I’m sure you’d be overjoyed to receive a bulleted list from Reports every morning that goes something like this:
- Add two more pages to your site with such-and-such content – that’s what people are looking for
- Change the background color of your web pages to white and use Garamond font to attract 63 additional visitors every day
- The third word on the 24th line of the Services page is spelled promtp. It should be prompt. By the way, the copy on the Products page sucks. Replace it with this: [new copy here]. Not only will this increase traffic by 11%, your visitors will start clicking on the AdSense ads on these web pages as well.
Unfortunately, Reports don’t generate such a list. They merely present site statistics in an easy-to-understand format.
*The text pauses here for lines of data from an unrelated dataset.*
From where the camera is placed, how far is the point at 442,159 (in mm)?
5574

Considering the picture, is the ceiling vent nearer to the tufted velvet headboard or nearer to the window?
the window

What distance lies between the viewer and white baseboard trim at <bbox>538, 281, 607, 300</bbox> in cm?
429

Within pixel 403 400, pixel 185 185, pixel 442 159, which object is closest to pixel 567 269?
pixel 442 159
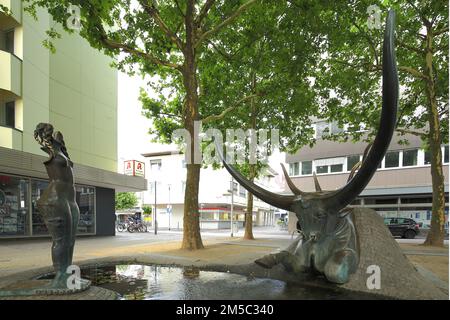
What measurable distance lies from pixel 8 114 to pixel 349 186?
17.0m

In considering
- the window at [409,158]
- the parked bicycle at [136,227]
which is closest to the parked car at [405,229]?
the window at [409,158]

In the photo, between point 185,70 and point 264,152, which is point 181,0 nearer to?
point 185,70

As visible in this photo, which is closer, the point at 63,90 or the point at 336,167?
the point at 63,90

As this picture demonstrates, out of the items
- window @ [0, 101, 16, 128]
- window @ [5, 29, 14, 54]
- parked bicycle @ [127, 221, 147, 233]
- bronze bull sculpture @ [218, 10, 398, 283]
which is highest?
window @ [5, 29, 14, 54]

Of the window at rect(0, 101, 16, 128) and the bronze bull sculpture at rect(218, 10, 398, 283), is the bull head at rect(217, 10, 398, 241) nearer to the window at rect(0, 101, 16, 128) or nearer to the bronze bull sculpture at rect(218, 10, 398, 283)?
the bronze bull sculpture at rect(218, 10, 398, 283)

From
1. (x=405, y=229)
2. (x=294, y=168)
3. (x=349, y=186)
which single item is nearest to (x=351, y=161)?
(x=294, y=168)

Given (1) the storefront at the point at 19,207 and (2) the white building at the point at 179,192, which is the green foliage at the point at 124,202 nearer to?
(2) the white building at the point at 179,192

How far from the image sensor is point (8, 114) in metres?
16.0

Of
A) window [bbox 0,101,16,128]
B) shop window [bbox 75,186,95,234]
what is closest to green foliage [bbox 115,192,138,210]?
shop window [bbox 75,186,95,234]

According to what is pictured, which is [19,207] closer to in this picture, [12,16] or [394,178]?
[12,16]

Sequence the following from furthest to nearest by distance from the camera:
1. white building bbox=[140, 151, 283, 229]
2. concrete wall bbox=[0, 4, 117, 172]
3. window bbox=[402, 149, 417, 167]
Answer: white building bbox=[140, 151, 283, 229] → window bbox=[402, 149, 417, 167] → concrete wall bbox=[0, 4, 117, 172]

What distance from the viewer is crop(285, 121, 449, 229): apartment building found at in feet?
80.3
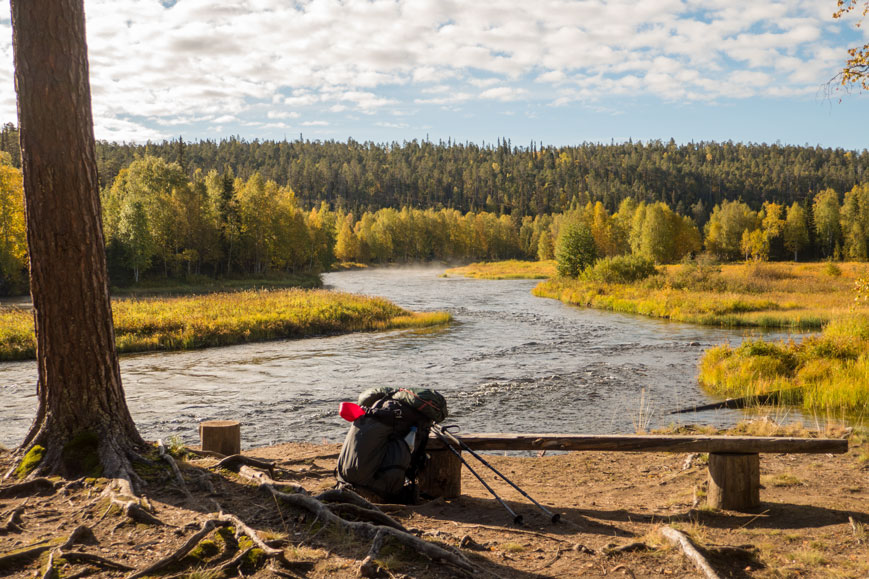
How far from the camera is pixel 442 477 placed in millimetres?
7082

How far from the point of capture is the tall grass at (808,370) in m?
14.0

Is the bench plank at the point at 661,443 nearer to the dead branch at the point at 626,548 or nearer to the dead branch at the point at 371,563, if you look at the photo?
the dead branch at the point at 626,548

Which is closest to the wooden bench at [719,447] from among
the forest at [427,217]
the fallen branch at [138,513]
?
the fallen branch at [138,513]

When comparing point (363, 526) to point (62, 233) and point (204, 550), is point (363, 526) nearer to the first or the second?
point (204, 550)

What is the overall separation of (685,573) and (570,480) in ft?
13.4

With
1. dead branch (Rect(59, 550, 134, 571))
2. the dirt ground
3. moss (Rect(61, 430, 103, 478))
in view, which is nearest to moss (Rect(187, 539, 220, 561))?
the dirt ground

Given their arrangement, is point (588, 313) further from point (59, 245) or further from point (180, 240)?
point (180, 240)

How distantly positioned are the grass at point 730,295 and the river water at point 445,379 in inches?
160

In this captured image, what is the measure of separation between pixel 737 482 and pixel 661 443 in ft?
2.73

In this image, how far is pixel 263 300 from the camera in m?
37.2

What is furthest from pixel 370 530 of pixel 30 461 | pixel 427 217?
pixel 427 217

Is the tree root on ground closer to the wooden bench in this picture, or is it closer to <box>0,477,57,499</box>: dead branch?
the wooden bench

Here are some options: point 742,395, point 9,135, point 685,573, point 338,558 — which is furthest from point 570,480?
point 9,135

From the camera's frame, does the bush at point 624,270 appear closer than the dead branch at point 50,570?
No
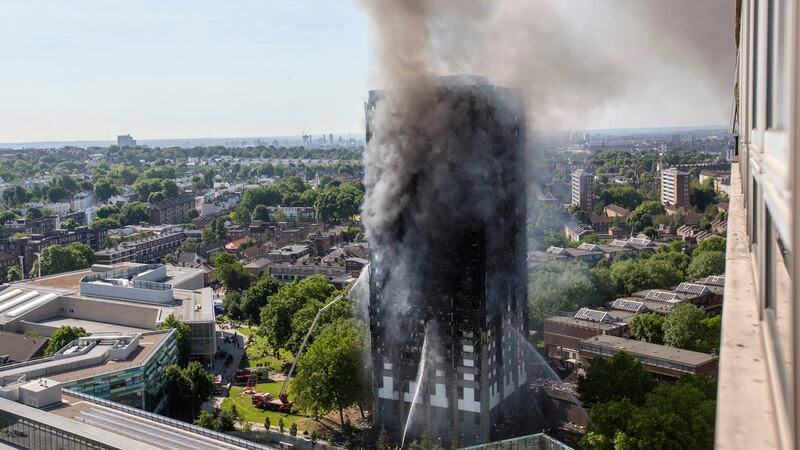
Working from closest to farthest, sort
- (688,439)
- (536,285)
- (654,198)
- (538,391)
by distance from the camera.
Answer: (688,439) < (538,391) < (536,285) < (654,198)

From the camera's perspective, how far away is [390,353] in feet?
63.9

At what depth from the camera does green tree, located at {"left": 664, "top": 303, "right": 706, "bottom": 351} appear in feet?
82.1

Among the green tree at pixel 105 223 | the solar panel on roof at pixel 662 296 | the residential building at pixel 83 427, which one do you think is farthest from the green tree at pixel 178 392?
the green tree at pixel 105 223

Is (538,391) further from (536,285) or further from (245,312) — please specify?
(245,312)

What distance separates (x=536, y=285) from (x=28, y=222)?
142 feet

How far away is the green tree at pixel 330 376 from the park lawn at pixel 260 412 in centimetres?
56

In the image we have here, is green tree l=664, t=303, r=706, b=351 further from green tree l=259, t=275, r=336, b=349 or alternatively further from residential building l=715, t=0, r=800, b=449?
residential building l=715, t=0, r=800, b=449

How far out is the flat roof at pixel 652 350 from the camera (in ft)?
71.7

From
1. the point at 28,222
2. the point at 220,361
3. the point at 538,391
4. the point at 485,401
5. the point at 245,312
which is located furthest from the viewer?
the point at 28,222

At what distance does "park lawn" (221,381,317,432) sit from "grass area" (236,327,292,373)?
2.14 metres

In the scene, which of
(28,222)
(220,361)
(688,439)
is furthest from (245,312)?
(28,222)

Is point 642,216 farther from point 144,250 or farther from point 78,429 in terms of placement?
point 78,429

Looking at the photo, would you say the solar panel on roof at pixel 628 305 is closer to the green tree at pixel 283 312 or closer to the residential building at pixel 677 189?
the green tree at pixel 283 312

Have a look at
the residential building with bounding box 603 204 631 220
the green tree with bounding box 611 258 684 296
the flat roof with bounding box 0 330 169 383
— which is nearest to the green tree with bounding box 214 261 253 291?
the flat roof with bounding box 0 330 169 383
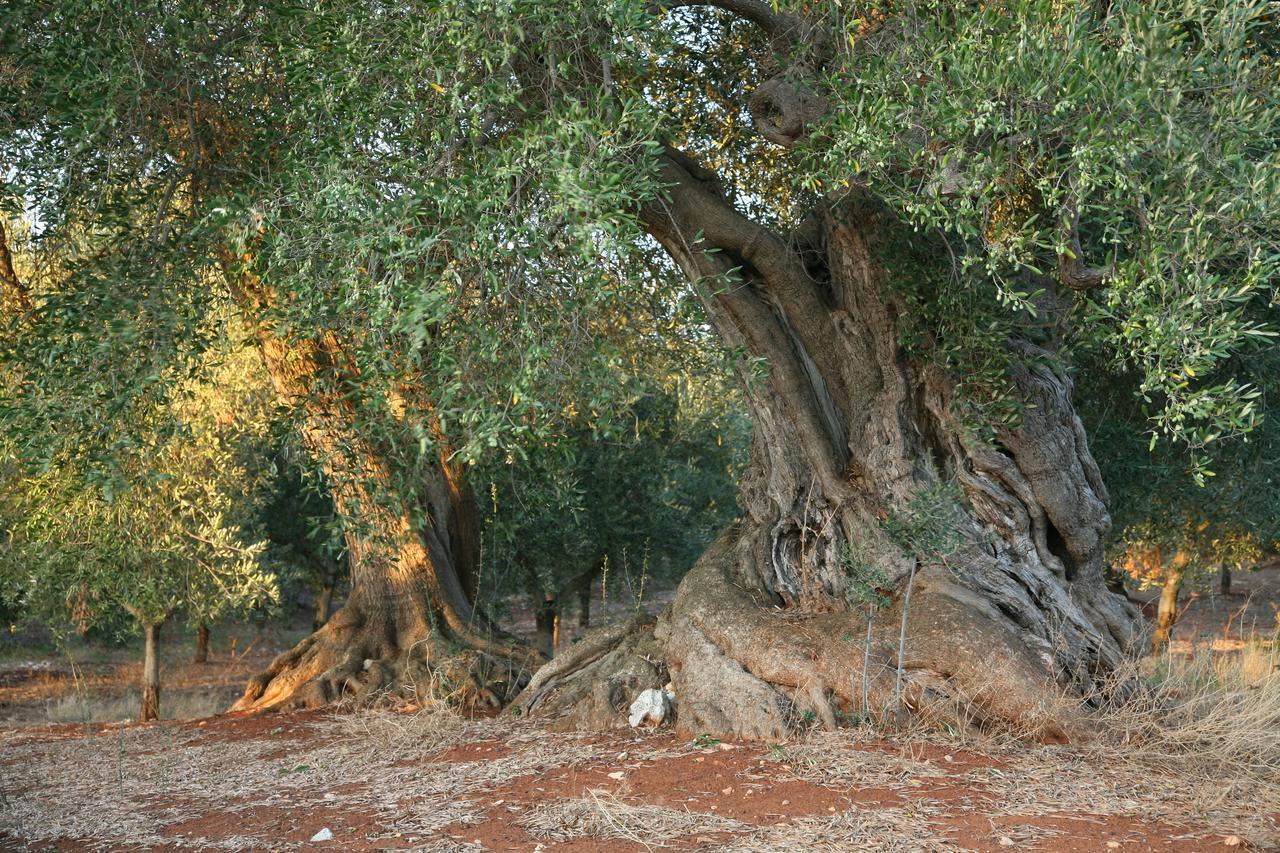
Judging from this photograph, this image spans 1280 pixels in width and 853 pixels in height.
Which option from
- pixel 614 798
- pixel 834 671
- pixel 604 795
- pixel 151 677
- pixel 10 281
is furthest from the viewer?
pixel 151 677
What you make of those numbers is entirely up to you.
What Can You Do With Site Reports?
Details of a single visit can’t give you a peek into your visitors’ mind, but when you consolidate details from hundreds or thousands of visits, you begin to notice trends in their behavior. Good web sites are built with specific goals in mind. Site Reports are primarily a performance evaluation tool. They illuminate how your web site’s visitor statistics measure up to the goals you’ve set for it.
Analyzing Site Reports is not a one-time activity; it’s an ongoing 3-step process:
- Review Site Reports periodically
- Analyze their contents to determine which of your site’s goals aren’t being met and why
- Make changes to your web site to address the problem areas and go back to step 1 to evaluate how effective your changes were (and to find new problem areas)
The second step is the key step in this process. If you’re able pinpoint the problem areas effectively, you’ll have a better shot at attaining the goals you’ve set for your web site.
How Often Should You Analyze Site Reports?
Statistics of any kind make sense only when enough data is available for analysis. If you analyze statistics of, say, a popular community web site that gets hundreds of thousands of visits every day, you may be able to draw meaningful conclusions from them on a daily basis. The same is not true of a small web site, such as yours, which fewer people visit - you might have to wait for months before you have enough data to analyze meaningfully. It may make sense to look at some metrics every day. Some others may warrant only a yearly review. There are no hard-and-fast rules.
As a new site-owner, you might be tempted to pore over your site statistics several times a day and tweak a few things on your web site here and there. Rest assured, doing so won’t double the traffic to your site anytime soon. Analyzing statistics too frequently serves little purpose. Heck, it may even lead you to the wrong conclusions.